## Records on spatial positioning

********

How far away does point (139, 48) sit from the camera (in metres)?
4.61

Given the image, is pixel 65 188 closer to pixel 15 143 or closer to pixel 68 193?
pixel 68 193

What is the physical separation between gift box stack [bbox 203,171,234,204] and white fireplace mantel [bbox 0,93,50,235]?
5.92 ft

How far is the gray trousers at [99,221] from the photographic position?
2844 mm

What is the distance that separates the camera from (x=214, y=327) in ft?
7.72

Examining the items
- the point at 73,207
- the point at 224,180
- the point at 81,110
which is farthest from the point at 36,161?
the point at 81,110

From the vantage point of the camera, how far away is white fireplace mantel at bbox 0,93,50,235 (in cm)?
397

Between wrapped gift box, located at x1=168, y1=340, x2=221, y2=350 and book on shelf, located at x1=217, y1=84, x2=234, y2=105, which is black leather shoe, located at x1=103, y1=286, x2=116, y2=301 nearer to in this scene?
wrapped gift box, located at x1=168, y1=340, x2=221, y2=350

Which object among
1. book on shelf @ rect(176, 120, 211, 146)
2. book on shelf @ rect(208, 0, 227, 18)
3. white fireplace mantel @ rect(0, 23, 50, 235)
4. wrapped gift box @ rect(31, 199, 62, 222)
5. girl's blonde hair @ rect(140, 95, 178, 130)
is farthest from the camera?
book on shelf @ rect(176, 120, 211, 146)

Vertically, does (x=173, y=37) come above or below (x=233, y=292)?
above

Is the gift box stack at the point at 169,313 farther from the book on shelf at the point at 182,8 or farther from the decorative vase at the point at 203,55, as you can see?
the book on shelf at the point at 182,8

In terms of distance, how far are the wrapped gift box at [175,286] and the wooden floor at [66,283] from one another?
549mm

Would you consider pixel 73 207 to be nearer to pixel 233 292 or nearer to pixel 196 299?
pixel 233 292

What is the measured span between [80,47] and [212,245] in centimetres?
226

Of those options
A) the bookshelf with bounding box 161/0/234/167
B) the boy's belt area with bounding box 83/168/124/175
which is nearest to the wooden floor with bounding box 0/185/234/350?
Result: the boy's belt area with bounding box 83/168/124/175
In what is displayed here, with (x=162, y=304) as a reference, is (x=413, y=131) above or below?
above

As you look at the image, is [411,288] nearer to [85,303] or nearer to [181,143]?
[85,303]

********

## WHAT IS EXPECTED
Would you copy the records above, starting at the line containing "What is the distance" and continuing through the end of the records, keeping every line unchanged?

## RESULT FOR THIS EXERCISE
What is the distance that separates the camera from (x=214, y=327) in ft?
7.72

Examining the items
- the point at 73,207
- the point at 224,180
- the point at 81,110
which is farthest from the point at 36,161?
the point at 81,110

From the vantage point of the camera, how far away is white fireplace mantel at bbox 0,93,50,235 (in cm)?
397

Between wrapped gift box, located at x1=168, y1=340, x2=221, y2=350 and book on shelf, located at x1=217, y1=84, x2=234, y2=105, which is black leather shoe, located at x1=103, y1=286, x2=116, y2=301 nearer to in this scene?
wrapped gift box, located at x1=168, y1=340, x2=221, y2=350

Which object among
1. book on shelf @ rect(176, 120, 211, 146)
2. book on shelf @ rect(208, 0, 227, 18)
3. white fireplace mantel @ rect(0, 23, 50, 235)
4. wrapped gift box @ rect(31, 199, 62, 222)
5. girl's blonde hair @ rect(140, 95, 178, 130)
is farthest from the camera?
book on shelf @ rect(176, 120, 211, 146)

Vertically, does (x=173, y=37) come above or below (x=233, y=292)?
above

Is the gift box stack at the point at 169,313 farther from the book on shelf at the point at 182,8 or farther from the decorative vase at the point at 203,55, as you can see?
the book on shelf at the point at 182,8

In terms of distance, how far are the wrapped gift box at [175,286] and the wooden floor at [66,283] from one another?
549mm

Would you consider pixel 73 207 to be nearer to pixel 233 292 or nearer to pixel 196 299?
pixel 233 292

What is the measured span between [80,47] and [212,245] in centimetres?
226

Of those options
A) the bookshelf with bounding box 161/0/234/167
B) the boy's belt area with bounding box 83/168/124/175
which is nearest to the wooden floor with bounding box 0/185/234/350?
Result: the boy's belt area with bounding box 83/168/124/175
In what is displayed here, with (x=162, y=304) as a reference, is (x=413, y=131) above or below?
above

As you look at the image, is [411,288] nearer to [85,303] or nearer to [181,143]?
[85,303]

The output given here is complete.